» Supplied text
__________________________________________________

# Pleco advice



## GERBER85 (24 d ago)

Good evening all,

New to the forum, but I just have a question or two.
I’ve got a 30 gallon tank, and Im using a basic Fluval 30 filter system. 
I’ve got a single pleco, 5 tiger barbs, and 2 black tetras. I did have 5 each, but 3 just couldn’t survive. I’ve had Pleco since she was a little over 2 inches in length. She is now over 6 inches.
The tiger barbs I’ve had for a year, and black tetras for about 9 months.

I just got done doing a 50% water change, so don’t mind the stuff floating around as I took a picture before taking a net to it. 

I use to place everything in the aquarium nicely, but as my pleco got larger, she kept moving everything out. So I just stopped. No worries though. It’s their home, they’ll make it how they want.

So my question(s) are:

- What filtration system do you use, and is there an inexpensive one that cleans better? Under gravel type??

- Could you recommend a natural element/item for my pleco to hide in to reduce stress and too much light?

- Are there any other natural plants you could recommend? It seems like these guys enjoy coverage, and pleco keeps snacking on my plants. Lol.

Thank you for your help and advice in advance.

Gary


----------



## susankat (Nov 15, 2008)

__________________________________________________

» Task data

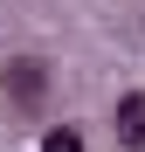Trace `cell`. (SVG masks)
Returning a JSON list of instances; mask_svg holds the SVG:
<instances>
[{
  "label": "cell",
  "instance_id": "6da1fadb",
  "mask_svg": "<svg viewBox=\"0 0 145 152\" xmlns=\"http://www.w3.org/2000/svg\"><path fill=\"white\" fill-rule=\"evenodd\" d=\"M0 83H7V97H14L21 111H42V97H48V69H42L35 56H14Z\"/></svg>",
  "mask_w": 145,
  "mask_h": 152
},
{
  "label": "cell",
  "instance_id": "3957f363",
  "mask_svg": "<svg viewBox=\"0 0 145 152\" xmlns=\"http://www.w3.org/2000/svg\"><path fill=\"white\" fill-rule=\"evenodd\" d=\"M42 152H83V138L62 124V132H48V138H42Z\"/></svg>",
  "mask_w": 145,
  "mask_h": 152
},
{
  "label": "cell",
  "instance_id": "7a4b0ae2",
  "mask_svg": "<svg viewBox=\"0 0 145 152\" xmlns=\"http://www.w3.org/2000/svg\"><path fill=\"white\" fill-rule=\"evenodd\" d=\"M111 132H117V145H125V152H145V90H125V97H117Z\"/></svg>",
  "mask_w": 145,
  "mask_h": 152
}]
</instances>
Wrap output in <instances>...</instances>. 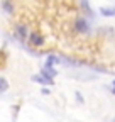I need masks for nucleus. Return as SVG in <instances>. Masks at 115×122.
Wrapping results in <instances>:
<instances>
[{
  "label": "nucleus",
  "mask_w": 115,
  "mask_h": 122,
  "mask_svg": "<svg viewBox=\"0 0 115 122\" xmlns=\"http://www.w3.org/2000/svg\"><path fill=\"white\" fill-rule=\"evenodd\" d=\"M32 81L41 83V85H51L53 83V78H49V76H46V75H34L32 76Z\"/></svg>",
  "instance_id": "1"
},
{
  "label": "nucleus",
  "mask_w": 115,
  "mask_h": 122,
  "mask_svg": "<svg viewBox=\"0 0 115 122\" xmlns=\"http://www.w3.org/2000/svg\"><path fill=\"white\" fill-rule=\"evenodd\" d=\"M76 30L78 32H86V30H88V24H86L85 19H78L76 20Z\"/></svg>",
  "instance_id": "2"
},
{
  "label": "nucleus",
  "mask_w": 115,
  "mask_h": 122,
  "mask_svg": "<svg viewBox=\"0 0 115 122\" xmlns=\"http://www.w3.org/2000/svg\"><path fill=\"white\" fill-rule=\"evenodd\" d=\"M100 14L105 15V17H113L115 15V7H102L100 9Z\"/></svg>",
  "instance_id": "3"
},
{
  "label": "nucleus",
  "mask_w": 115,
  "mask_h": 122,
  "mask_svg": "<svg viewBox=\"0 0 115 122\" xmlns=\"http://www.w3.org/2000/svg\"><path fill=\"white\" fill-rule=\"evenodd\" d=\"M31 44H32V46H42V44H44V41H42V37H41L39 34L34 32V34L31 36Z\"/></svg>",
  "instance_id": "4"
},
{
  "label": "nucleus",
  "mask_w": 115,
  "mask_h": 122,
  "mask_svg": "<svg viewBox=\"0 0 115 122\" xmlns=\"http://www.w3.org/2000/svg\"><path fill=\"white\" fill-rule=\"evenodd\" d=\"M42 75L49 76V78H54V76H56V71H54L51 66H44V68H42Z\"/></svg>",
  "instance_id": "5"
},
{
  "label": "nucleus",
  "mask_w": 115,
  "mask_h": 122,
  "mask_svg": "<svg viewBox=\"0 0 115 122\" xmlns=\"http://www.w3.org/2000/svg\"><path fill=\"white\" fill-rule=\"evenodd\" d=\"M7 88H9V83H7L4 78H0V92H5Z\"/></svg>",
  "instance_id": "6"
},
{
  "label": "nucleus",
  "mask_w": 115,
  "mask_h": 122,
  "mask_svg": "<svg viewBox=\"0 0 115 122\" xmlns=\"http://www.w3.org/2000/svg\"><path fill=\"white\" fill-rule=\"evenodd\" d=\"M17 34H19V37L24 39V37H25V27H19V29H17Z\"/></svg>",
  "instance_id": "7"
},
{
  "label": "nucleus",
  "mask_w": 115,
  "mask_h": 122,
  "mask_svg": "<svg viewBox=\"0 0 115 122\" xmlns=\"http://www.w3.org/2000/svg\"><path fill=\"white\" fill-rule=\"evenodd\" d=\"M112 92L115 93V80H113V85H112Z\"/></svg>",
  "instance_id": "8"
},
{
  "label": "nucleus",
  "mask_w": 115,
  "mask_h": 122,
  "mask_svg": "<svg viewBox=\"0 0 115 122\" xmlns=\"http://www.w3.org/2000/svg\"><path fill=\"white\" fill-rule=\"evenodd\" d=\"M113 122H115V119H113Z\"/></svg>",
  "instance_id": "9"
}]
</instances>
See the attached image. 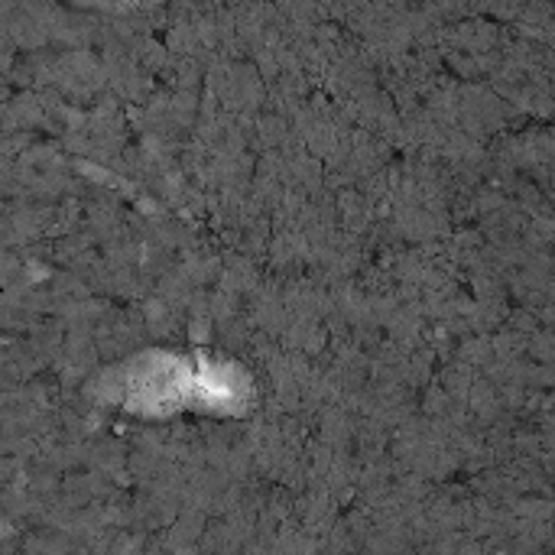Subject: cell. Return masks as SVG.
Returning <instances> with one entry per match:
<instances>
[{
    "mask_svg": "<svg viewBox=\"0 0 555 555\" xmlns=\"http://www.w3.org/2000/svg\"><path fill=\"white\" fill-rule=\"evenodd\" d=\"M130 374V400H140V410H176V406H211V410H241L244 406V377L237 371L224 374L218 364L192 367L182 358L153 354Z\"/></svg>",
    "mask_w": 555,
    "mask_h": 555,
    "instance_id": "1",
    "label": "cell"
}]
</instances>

__________________________________________________

» List of tasks
#1 Find every line in the records that contains the word "Returning", and copy each of those lines.
#2 Pick up the pleco advice thread at the point where it stops and continue it.
The pleco advice thread and the records are separate, unrelated material.

» Task-by-task outputs
#1
Returning a JSON list of instances; mask_svg holds the SVG:
Returning <instances> with one entry per match:

#2
They like caves, you can build them out of flowerpots, wood, rock or pvc pipe. Your java fern needs tied to rock or driftwood. Feed him algae tabs, fresh zucchini slices, fresh spinach. He's eating algae off the leaves which when he rasps it, it tears. He looks like a common pleco and will soon outgrow your tank. a big poop machine.


----------



## Dlaw (6 mo ago)

That is a lot of pleco for that little tank. My first suggestion is looking for a new home for her, maybe a new build? Otherwise, I don't think she will be happy for much longer in that tank, she's almost too long to turn around now.

Under-gravel filters are generally not used anymore, to my knowledge. I don't know the exact reason, but there are so many options these days, it's likely just that everything else is better. In my 29, I run an Aqueon Quietflow 30 and a sponge filter and they work great for me.

I just go to my LFS for plants. I literally tell them "I want bulletproof, low light plants" and so far there's only been one species I've struggled to keep. Java Fern and Anubias have been the easiest so far, but I've had pretty good luck with swords (I don't think your tank is big enough for one, maybe a dwarf sword though) and Valisenaria too.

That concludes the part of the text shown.